Alors l’Indien, avec autant de sang-froid qu’il en avait peu montré depuis quelques instants, déposa ses avirons au fond de la pirogue et prit sa carabine, dont il renouvela promptement l’amorce.

« Qu’allez-vous faire ? s’écria le nègre.

— En viser un, parbleu ! répondit Costal ; vous allez le voir. »

Et, reprenant ses avirons, il poussa droit au-dessous de l’un des deux jaguars.

« Tenez-vous tranquille, seigneur étudiant, » dit-il à Lantejas, toujours aussi immobile que muet et effrayé.

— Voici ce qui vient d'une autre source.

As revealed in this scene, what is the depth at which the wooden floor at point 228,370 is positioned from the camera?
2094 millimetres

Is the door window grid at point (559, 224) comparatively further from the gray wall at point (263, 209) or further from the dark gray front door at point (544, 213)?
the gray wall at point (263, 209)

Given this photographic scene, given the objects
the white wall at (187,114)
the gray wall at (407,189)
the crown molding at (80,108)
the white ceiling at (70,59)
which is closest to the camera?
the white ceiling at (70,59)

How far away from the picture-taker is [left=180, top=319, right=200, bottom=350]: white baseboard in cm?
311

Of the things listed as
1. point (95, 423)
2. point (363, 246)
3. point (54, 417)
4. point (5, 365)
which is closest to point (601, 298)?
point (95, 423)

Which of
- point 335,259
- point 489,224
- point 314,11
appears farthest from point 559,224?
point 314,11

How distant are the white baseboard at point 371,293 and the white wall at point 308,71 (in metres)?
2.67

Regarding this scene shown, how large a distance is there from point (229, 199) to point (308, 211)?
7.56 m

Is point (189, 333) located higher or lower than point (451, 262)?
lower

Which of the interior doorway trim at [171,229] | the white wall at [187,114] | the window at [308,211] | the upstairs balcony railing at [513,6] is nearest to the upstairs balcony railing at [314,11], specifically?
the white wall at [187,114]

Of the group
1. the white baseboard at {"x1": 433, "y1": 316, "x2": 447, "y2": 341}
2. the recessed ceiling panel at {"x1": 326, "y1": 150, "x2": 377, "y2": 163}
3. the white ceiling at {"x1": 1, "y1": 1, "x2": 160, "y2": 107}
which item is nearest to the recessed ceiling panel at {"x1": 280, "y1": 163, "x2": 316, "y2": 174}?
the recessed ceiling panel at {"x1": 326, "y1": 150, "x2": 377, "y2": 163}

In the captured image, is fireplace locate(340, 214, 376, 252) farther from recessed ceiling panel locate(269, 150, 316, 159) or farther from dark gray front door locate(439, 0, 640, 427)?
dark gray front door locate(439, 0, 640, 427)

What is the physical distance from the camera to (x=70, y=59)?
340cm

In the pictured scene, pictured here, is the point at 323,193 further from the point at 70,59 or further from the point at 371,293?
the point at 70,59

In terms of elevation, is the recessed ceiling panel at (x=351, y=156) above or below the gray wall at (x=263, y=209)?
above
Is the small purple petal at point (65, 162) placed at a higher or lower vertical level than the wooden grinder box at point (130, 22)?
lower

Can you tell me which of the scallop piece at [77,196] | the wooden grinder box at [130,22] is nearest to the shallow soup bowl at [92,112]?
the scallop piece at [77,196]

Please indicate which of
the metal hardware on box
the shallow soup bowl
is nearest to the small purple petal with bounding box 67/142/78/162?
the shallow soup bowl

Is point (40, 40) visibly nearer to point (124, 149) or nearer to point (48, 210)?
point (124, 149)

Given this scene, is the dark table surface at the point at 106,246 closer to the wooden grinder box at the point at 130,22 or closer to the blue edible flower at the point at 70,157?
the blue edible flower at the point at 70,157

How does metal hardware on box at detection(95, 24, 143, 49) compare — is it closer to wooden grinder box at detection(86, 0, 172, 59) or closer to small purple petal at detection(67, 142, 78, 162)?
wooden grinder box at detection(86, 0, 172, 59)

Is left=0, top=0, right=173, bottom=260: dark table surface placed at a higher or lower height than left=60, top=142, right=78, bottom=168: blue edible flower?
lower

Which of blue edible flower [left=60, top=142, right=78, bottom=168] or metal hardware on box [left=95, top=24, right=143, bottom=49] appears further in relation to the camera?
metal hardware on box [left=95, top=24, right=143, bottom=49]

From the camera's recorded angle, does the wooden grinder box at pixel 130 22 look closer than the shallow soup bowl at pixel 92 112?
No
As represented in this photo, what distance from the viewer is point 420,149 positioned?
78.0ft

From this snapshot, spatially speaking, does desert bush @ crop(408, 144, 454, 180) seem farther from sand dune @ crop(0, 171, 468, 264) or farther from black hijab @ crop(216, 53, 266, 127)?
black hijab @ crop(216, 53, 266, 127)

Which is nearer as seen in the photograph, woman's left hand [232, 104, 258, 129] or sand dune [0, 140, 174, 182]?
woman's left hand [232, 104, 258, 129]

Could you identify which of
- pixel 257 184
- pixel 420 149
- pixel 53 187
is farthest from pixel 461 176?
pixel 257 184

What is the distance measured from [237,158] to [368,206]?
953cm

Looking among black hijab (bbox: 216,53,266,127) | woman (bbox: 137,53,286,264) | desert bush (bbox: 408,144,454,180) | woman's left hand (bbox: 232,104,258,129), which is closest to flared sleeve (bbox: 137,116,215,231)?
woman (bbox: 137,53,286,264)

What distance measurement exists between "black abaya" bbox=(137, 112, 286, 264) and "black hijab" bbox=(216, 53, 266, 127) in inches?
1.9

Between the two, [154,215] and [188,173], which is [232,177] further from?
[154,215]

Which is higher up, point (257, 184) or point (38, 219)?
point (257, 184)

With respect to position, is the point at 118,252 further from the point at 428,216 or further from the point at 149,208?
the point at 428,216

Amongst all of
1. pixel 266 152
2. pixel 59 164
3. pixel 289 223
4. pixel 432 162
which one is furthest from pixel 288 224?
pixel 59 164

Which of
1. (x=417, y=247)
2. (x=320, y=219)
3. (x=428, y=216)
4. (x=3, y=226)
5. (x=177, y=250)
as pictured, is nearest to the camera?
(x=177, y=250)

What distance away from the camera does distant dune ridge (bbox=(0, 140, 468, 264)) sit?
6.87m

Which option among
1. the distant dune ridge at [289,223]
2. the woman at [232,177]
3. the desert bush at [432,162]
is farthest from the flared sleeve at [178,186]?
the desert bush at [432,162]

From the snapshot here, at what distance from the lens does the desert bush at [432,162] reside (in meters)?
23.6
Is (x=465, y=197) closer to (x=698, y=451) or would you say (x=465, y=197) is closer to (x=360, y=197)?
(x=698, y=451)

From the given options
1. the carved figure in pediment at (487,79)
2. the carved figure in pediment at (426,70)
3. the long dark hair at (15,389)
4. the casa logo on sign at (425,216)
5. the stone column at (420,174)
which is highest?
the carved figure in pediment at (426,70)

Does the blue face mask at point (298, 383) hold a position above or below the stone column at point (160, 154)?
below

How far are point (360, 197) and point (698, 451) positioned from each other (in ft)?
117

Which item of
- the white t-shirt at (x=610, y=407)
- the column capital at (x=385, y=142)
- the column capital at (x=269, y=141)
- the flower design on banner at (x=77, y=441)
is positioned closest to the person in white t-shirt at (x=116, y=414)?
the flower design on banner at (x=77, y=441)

L’un des jaguars lança un rugissement dont résonnèrent les échos et qui fit vibrer de terreur tous les muscles de Clara ; puis, déchirant de ses griffes acérées l’écorce du tamarinier, la gueule béante et les lèvres retroussées au-dessus de ses crocs aigus, l’animal fixait ses yeux sur l’homme. Un regard terrible jaillissait de ses prunelles dilatées ; mais le chasseur parut ne pas subir la fascination de l’œil du tigre. Il l’ajusta tranquillement au défaut de l’épaule et fit feu. La bête féroce tomba lourdement dans l’eau, dont le courant l’entraîna. C’était le mâle.

« Vite, Clara, s’écria Costal, un coup d’aviron pour nous éloigner. »

En même temps il dégainait un poignard tranchant pour se mettre en défense.

Mais, quelque diligence que voulût faire Clara, dont la peur troublait les facultés, il n’était plus temps.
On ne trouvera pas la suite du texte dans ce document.